### Work instructions
Reproduce the news report on jury selection in the Chauvin trial word for word.

### Document extract
☆ ☆ ☆

At Chauvin trial, some in jury pool have sharp views on case involving George Floyd’s death
The long process of jury selection for a former Minneapolis police officer charged in George Floyd’s death began Tuesday with three jurors picked and six others in the pool dismissed, including some who said they would not be able to set aside their views on what happened.
One woman who was dismissed said: “I definitely have strong opinions about the case. I think I can try to be impartial — I don’t know that I can promise impartiality.”
The three jurors who were selected — two men and one woman — all said they had heard some details about the case against Derek Chauvin but would be able to put aside what they heard or opinions they had formed and make a decision based on evidence in court. One of the selected jurors said he hadn’t seen the widely viewed bystander video of Floyd’s arrest at all, while the others described seeing it minimally.
One woman who saw the video said she doesn’t understand why Chauvin didn’t get up when Floyd said he couldn’t breathe.
“That’s not fair, because we are humans, you know?” she said. She too was dismissed.
The exchanges among potential jurors, attorneys and the judge illustrate the challenges in seating a jury in such a well-known case. In addition to asking questions about their ability to keep an open mind, attorneys asked about how they resolve conflicts, their views on the criminal justice system, and whether they felt safe serving on the jury. One potential juror expressed anxiety over the divisiveness of the case, while another feared his family could be targeted; both were dismissed.

☆ ☆ ☆

### Data for review
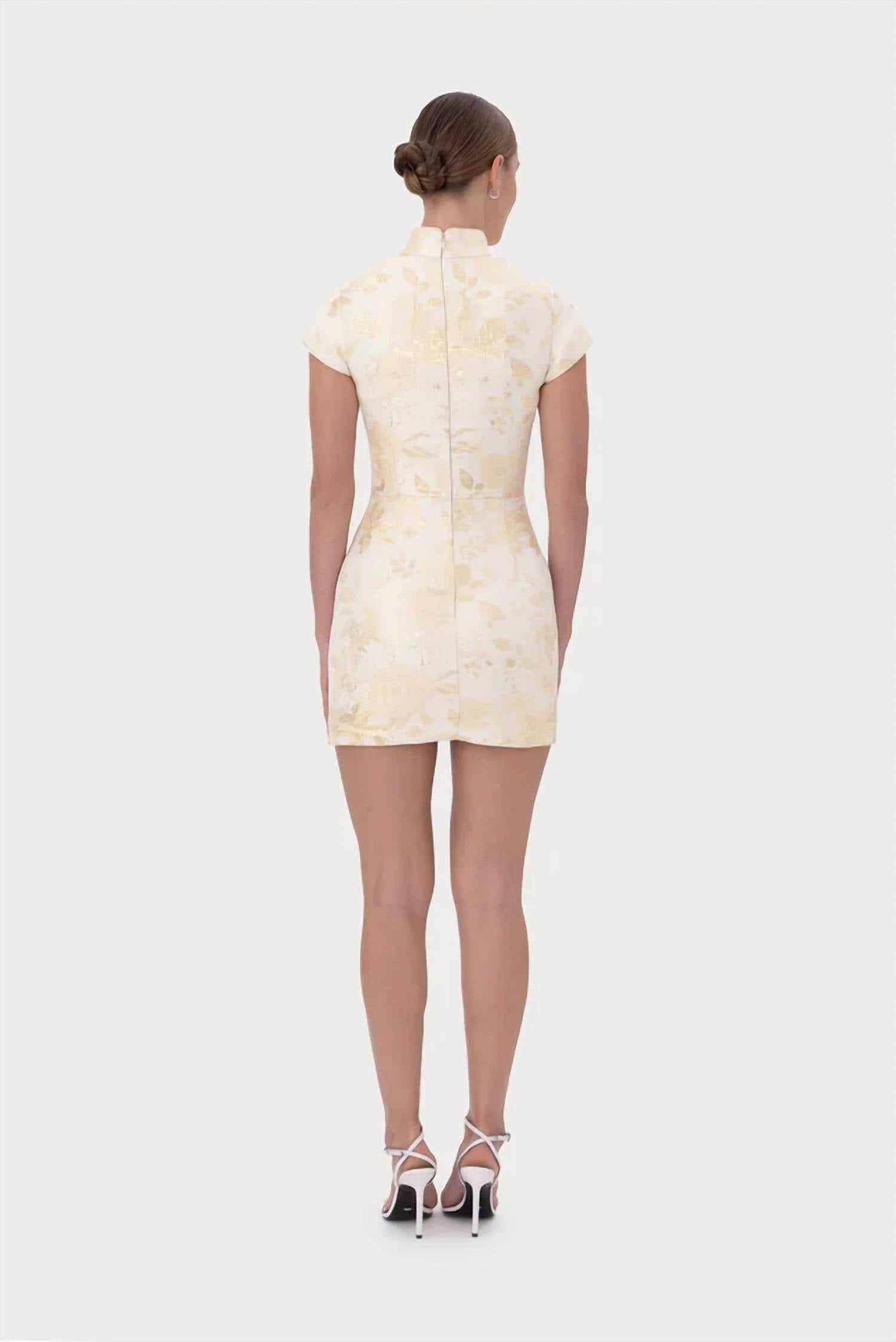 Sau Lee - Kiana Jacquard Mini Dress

☆ ☆ ☆

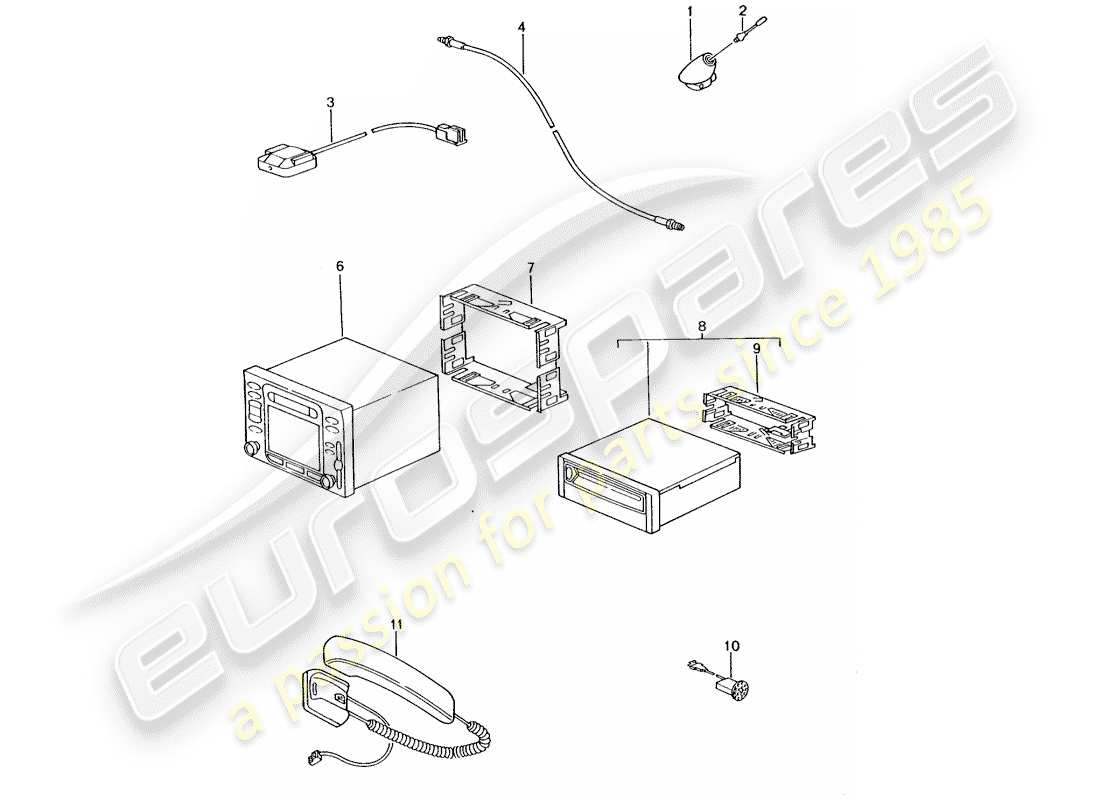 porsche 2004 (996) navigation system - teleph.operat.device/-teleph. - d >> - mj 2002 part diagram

☆ ☆ ☆

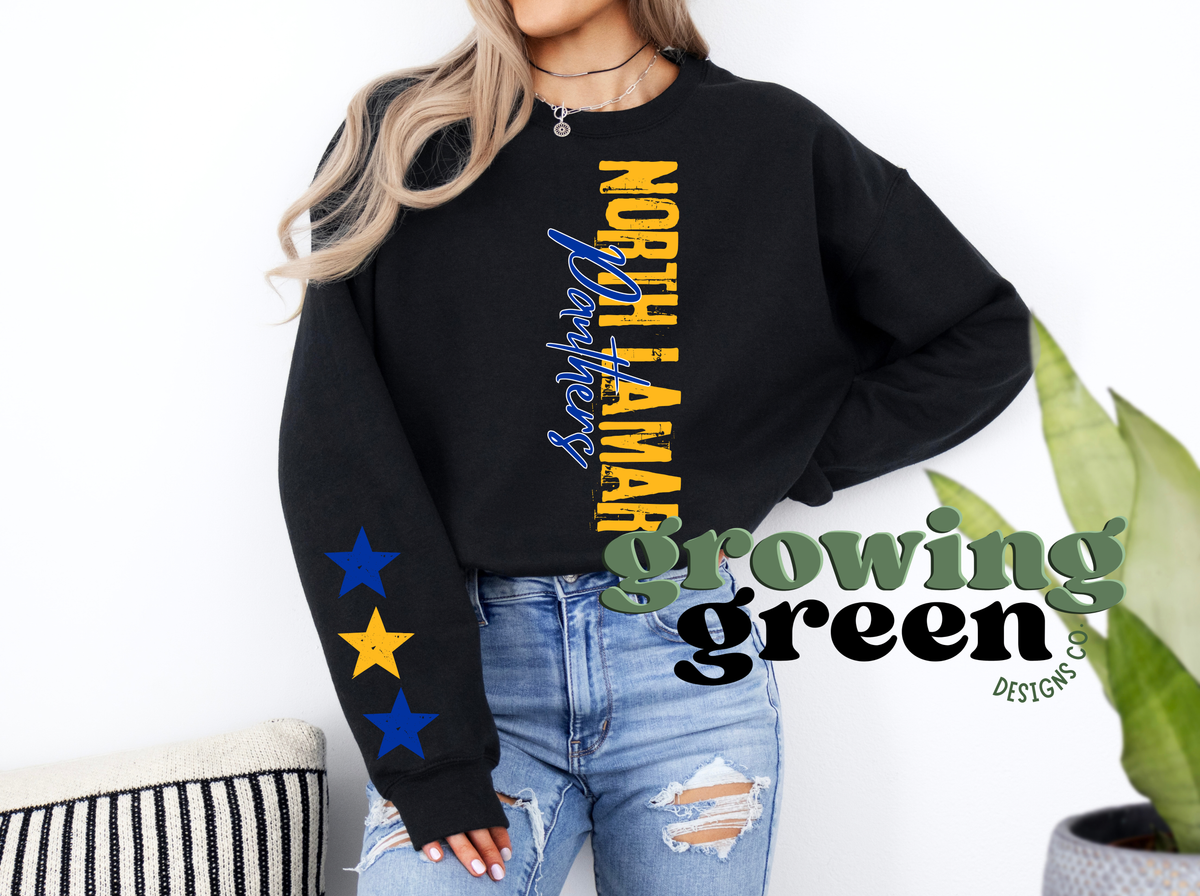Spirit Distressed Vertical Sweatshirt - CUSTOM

☆ ☆ ☆

### Final answer
At Chauvin trial, some in jury pool have sharp views on case involving George Floyd’s death
The long process of jury selection for a former Minneapolis police officer charged in George Floyd’s death began Tuesday with three jurors picked and six others in the pool dismissed, including some who said they would not be able to set aside their views on what happened.
One woman who was dismissed said: “I definitely have strong opinions about the case. I think I can try to be impartial — I don’t know that I can promise impartiality.”
The three jurors who were selected — two men and one woman — all said they had heard some details about the case against Derek Chauvin but would be able to put aside what they heard or opinions they had formed and make a decision based on evidence in court. One of the selected jurors said he hadn’t seen the widely viewed bystander video of Floyd’s arrest at all, while the others described seeing it minimally.
One woman who saw the video said she doesn’t understand why Chauvin didn’t get up when Floyd said he couldn’t breathe.
“That’s not fair, because we are humans, you know?” she said. She too was dismissed.
The exchanges among potential jurors, attorneys and the judge illustrate the challenges in seating a jury in such a well-known case. In addition to asking questions about their ability to keep an open mind, attorneys asked about how they resolve conflicts, their views on the criminal justice system, and whether they felt safe serving on the jury. One potential juror expressed anxiety over the divisiveness of the case, while another feared his family could be targeted; both were dismissed.